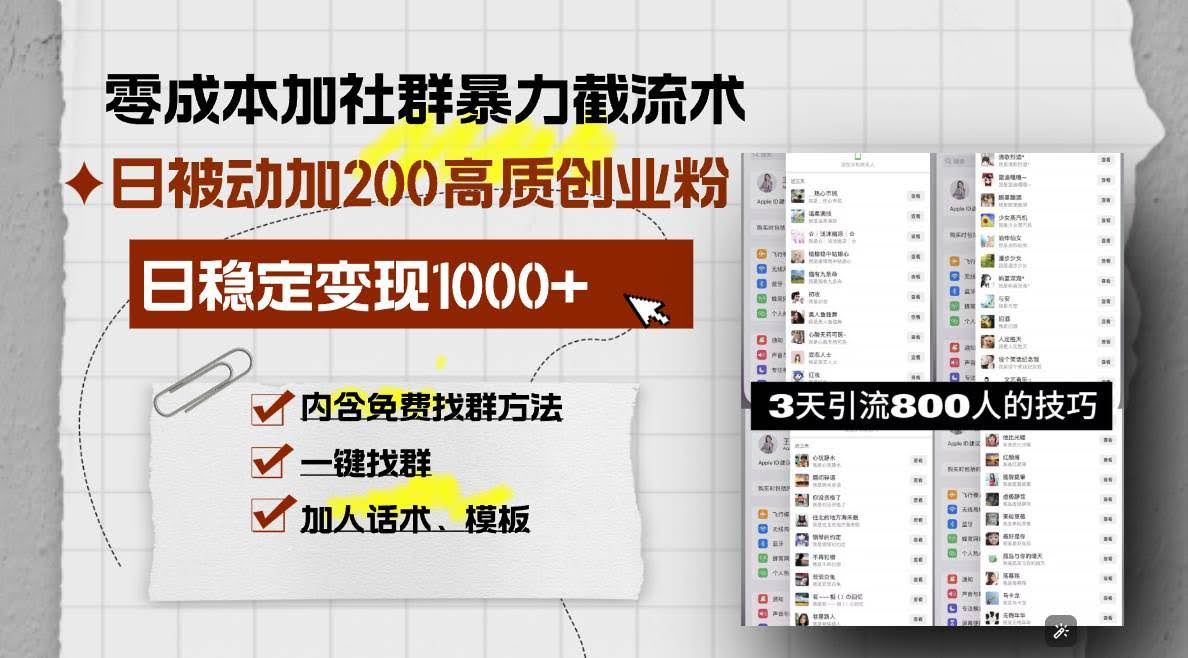 （13693期）零成本加社群暴力截流术，日被动添加200+高质创业粉 ，日变现1000+，内…-轻金阁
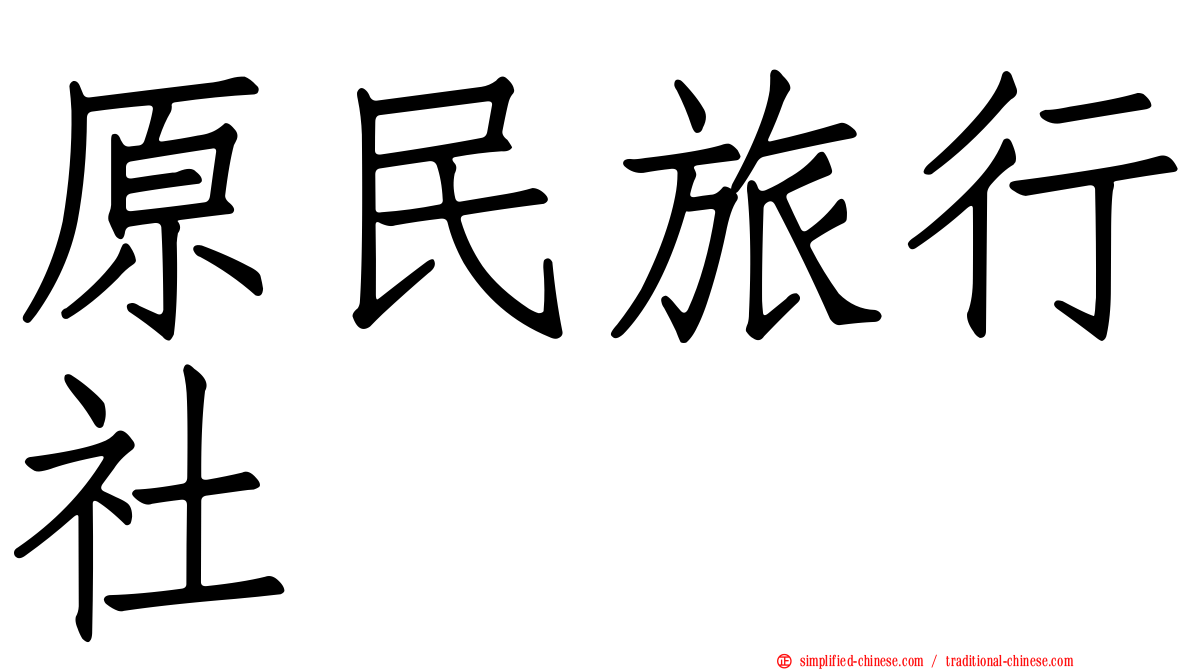 原民旅行社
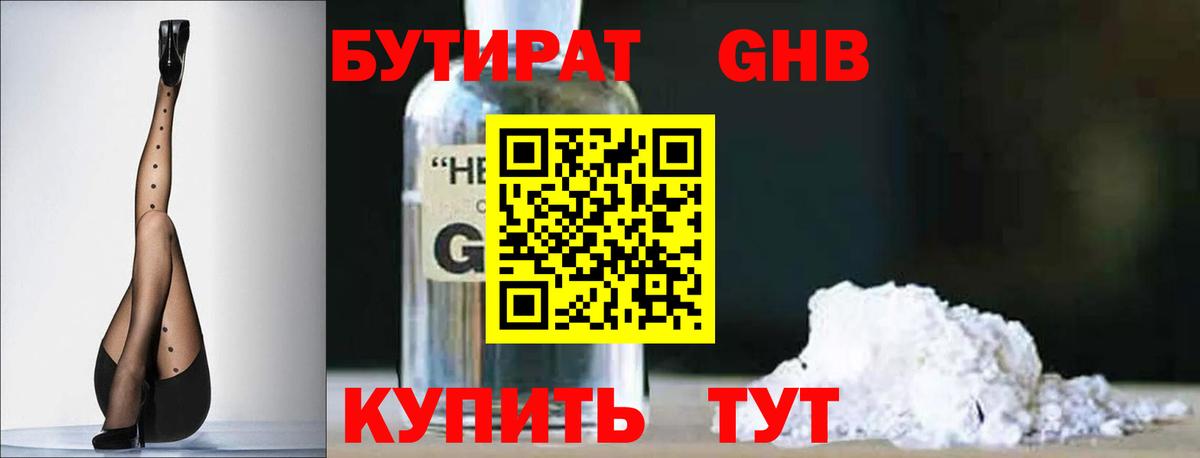 БУТИРАТ бутандиол Грязи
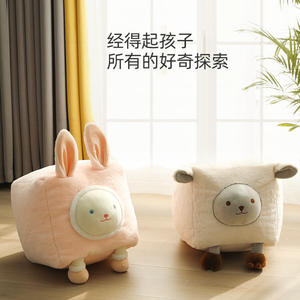 Taburete de conejo creativo para niños, silla portátil de felpa rosa, asiento cuadrado para niños, uso en interiores - Product Image 3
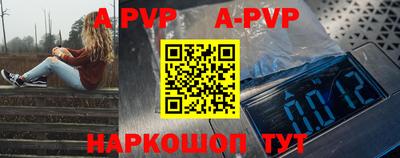 гидропоника Мариинск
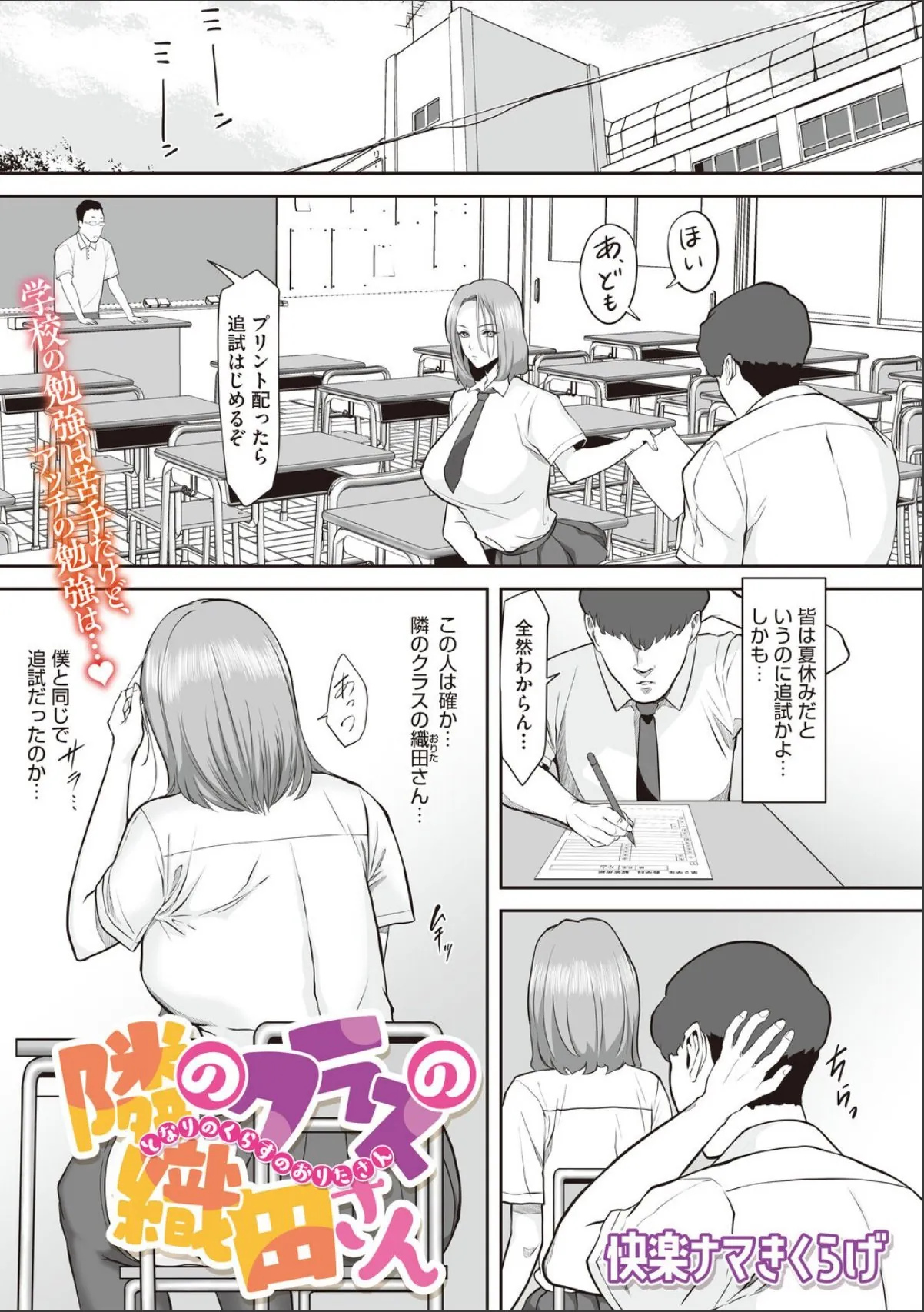 sample 1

ACTIVITY: Update the rows above by replacing "sample" with "specimen" and leaving everything else unchanged. Give only the text of each row, without the pictures.

OUTPUT OF THE EXERCISE:
 （13693期）零成本加社群暴力截流术，日被动添加200+高质创业粉 ，日变现1000+，内…-轻金阁
 原民旅行社
 БУТИРАТ бутандиол Грязи
 Taburete de conejo creativo para niños, silla portátil de felpa rosa, asiento cuadrado para niños, uso en interiores - Product Image 3
 гидропоника Мариинск
 specimen 1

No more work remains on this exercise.